• [PAGE EXCERPT]:
The Chinese pairs followed two-time world champions Tatiana Totmianina and Maxim Marinin to rank the second, while China's Pang Qing and Tong Jian, and Shen Xue and Zhao Hongbo were fourth and fifth.
Zhang-Zhang began with an intricate one-armed lift that led to a big throw triple loop, energizing the crowd -- particularly the Chinese fans who shook colorful rattles shaped like hands and held up banners supporting their skaters.
The Zhangs, who are not related, closed with a huge double twist that could have been a quad if it was permitted, and a complex combination spin. The 2005 world bronze medalists slapped hands at the end, then saw a personal-best 64.72 points go up on the board.
That put them ahead until almost the end, when "Tot and Max" took the ice.
"We both have one aim," Zhang Dan said. "We wanted to perform our best in the Olympic Games."
Their countrymen, two-time world champions and Salt Lake City bronze medalists Shen and Hongbo, were happy simply to skate at all.

• [RECORDED INFORMATION]:
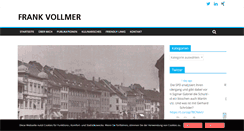 Desktop Screenshot of frankvollmer.com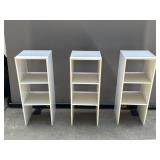8 Pressboard White Shelves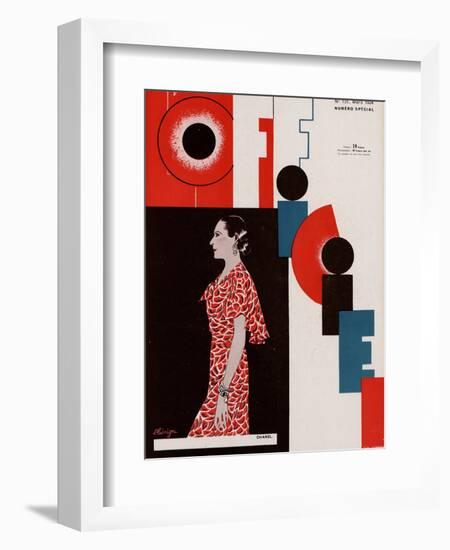 L'Officiel, March 1934 - Chanel-Lbengini & A.P. Covillot-Framed Premium Giclee Print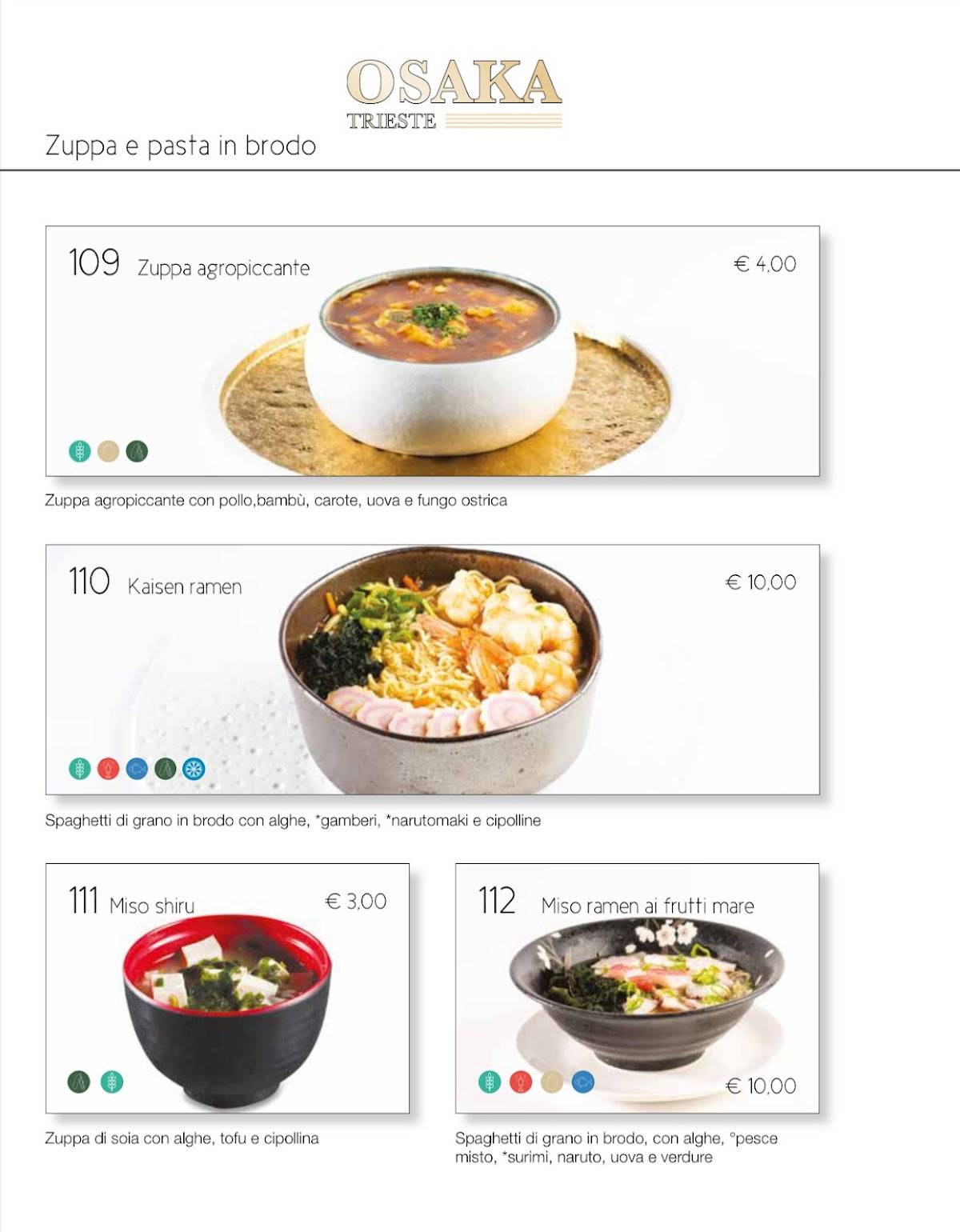 Menu di OSAKA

• [EXERCISE TASKS]:
1 – Do the following statements agree with the Olympic pairs skating report? Answer yes or no for each and quote the words that decide it. (a) The Zhangs are related to each other. (b) The Zhangs opened their program with a huge double twist. (c) The Zhangs received a personal-best score of 64.72 points.
2 – Swap "rattles" for "flags" in the Olympic pairs skating report and write out the passage that begins at the words "Zhang-Zhang began with" and stops after "supporting their skaters.".
3 – Can you extend the Olympic pairs skating report by continuing it from the point where it stops?

• [OUTPUTS BY TASK]:
1 –
(a) No: "The Zhangs, who are not related"
(b) No: "Zhang-Zhang began with an intricate one-armed lift"
(c) Yes: "then saw a personal-best 64.72 points go up on the board"

2 –
Zhang-Zhang began with an intricate one-armed lift that led to a big throw triple loop, energizing the crowd -- particularly the Chinese fans who shook colorful flags shaped like hands and held up banners supporting their skaters.

3 –
Zhao has made an amazingly quick comeback from a torn Achilles' tendon in August. He only began triple jumps last week, but he hit his triple toe loop while Shen was touching her hand to the ice Saturday night.
"The power is not sufficient, but the performance I am happy for," he said.
Totmianina and Marinin easily were the class of the event. They earned 68.64 points, with the highest totals for both technique and components.
They were so good the crowd was hushed for much of the performance, the near silence broken only by the sound of their blades majestically cutting through the ice.
The free skate is Monday night, when "Tot and Max" could become the 12th straight Russian or Soviet pair to win this Olympic title.
"Unbeatable, I would like to believe they're unbeatable," coach Oleg Vasiliev said. "But figure skating depends on many things -- ice, judges, political situations."
It was the first Olympic event under the code of points created in the wake of the 2002 pairs judging scandal. Three of the Salt Lake City gold medalists -- Jamie Sale and David Pelletier of Canada and Anton Sikharulidze of Russia — are in Turin to watch the games.
Totmianina and Marinin skated as one to "Snowstorm" by Georgi Sviridov. Their side-by side triple toe loops were flawless, and they finished with a superb string of combination spins.
"I think it was the best performance of our short program this season," she said.
And they didn't succumb to the pressure of keeping their nation's golden streak going.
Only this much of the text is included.